● SUPPLIED TEXT:

__________

Report: Biden Told Israeli Official US Has Long Way to Go in Iran Talks

Report: Biden Told Israeli Official US Has Long Way to Go in Iran Talks Report: Biden Told Israeli Official US Has Long Way to Go in Iran Talks U.S. President Joe Biden puts his face mask on after speaking to a joint session of Congress in the House chamber of the U.S. Capitol April 28, 2021 in Washington, DC. (Andrew Harnik-Pool/Getty)

By Jeremy Frankel | Sunday, 02 May 2021 09:30 PM

President Joe Biden on Friday during a meeting with Yossi Cohen, the director of Israel’s foreign intelligence service, said the U.S. still has a "long way to go" in talks with Iran before it agrees to return to the 2015 nuclear deal, an Israeli official told Axios.

Cohen during the meeting said it would be a mistake for the U.S. to return to the deal without improving it. Biden responded that the U.S. will “continue to seek Israel’s input in the future.”

Prime Minister Benjamin Netanyahu briefed Cohen and the others in his delegation before they left for Washington, instructing them “to express opposition to the agreement with Iran and not to discuss it, because it constitutes a return to the previous deal, which was dangerous to Israel and the region,” according to a news briefing by Netanyahu’s office, quoted in the daily Haaretz. “If serious talks are held in the future on an improved agreement, Israel will express its opinion.”

A spokesperson for the U.S. National Security Council said Cohen was in D.C. to meet with White House advisor Jake Sullivan and other national security officials, during which Biden stopped in to express his condolences for the tragedy at Mount Meron the day before where at least 45 people were killed and 150 hospitalized in a stampede at a large event for the Jewish holiday of Lag B’Omer in northern Israel.

A senior Israeli official refuted that account, saying Cohen had a meeting scheduled with Biden to discuss Iran.

__________

Collected data entries:
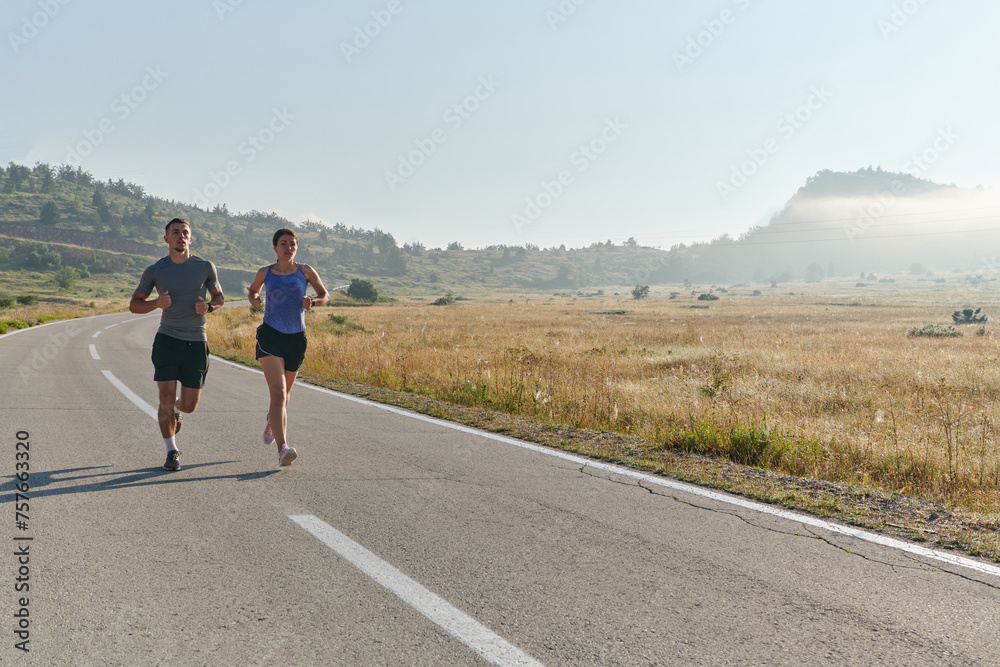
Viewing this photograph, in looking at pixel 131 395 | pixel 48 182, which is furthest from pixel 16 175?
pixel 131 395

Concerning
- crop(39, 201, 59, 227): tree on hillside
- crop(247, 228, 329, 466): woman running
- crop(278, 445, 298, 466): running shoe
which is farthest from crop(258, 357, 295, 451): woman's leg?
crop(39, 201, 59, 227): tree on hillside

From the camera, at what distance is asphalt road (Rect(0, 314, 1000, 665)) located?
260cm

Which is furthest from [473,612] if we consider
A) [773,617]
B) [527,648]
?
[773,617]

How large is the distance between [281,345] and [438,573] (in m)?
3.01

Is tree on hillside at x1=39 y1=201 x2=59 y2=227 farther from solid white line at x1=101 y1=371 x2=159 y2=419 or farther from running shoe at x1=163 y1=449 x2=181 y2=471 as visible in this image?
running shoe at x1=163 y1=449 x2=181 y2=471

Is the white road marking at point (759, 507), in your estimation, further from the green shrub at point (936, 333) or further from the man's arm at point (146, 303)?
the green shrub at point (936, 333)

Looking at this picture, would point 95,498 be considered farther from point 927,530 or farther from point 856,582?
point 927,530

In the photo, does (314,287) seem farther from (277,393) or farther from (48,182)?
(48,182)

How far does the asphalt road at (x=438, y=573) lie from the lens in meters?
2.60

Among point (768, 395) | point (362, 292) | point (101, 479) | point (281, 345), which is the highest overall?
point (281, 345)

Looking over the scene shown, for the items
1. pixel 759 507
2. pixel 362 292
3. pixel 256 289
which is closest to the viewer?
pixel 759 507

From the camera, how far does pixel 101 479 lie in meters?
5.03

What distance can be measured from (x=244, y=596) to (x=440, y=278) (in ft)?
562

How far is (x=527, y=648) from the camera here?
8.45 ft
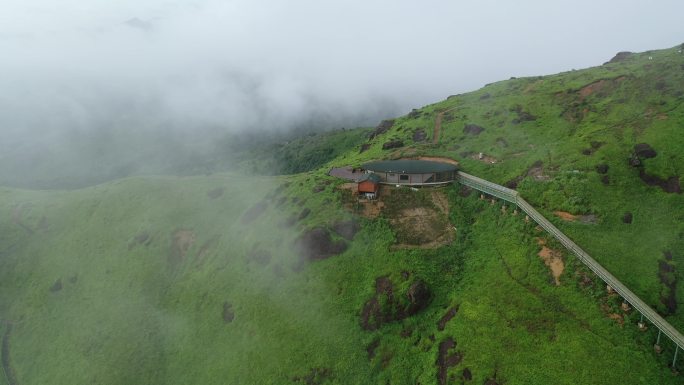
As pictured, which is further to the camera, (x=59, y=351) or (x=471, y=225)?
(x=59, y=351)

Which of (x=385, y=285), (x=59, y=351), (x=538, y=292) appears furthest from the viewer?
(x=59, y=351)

__________

● TASKS TO CARRY OUT:
1 – According to the news report on Biden and the Iran talks, how many people were killed in the stampede at Mount Meron?
2 – Reproduce the passage of the news report on Biden and the Iran talks, beginning at the words "A spokesperson for" and stopping after "to discuss Iran.".
The records have no connection to the news report above.

● ANSWER LIST:
1 – At least 45 people were killed.

2 –
A spokesperson for the U.S. National Security Council said Cohen was in D.C. to meet with White House advisor Jake Sullivan and other national security officials, during which Biden stopped in to express his condolences for the tragedy at Mount Meron the day before where at least 45 people were killed and 150 hospitalized in a stampede at a large event for the Jewish holiday of Lag B’Omer in northern Israel.

A senior Israeli official refuted that account, saying Cohen had a meeting scheduled with Biden to discuss Iran.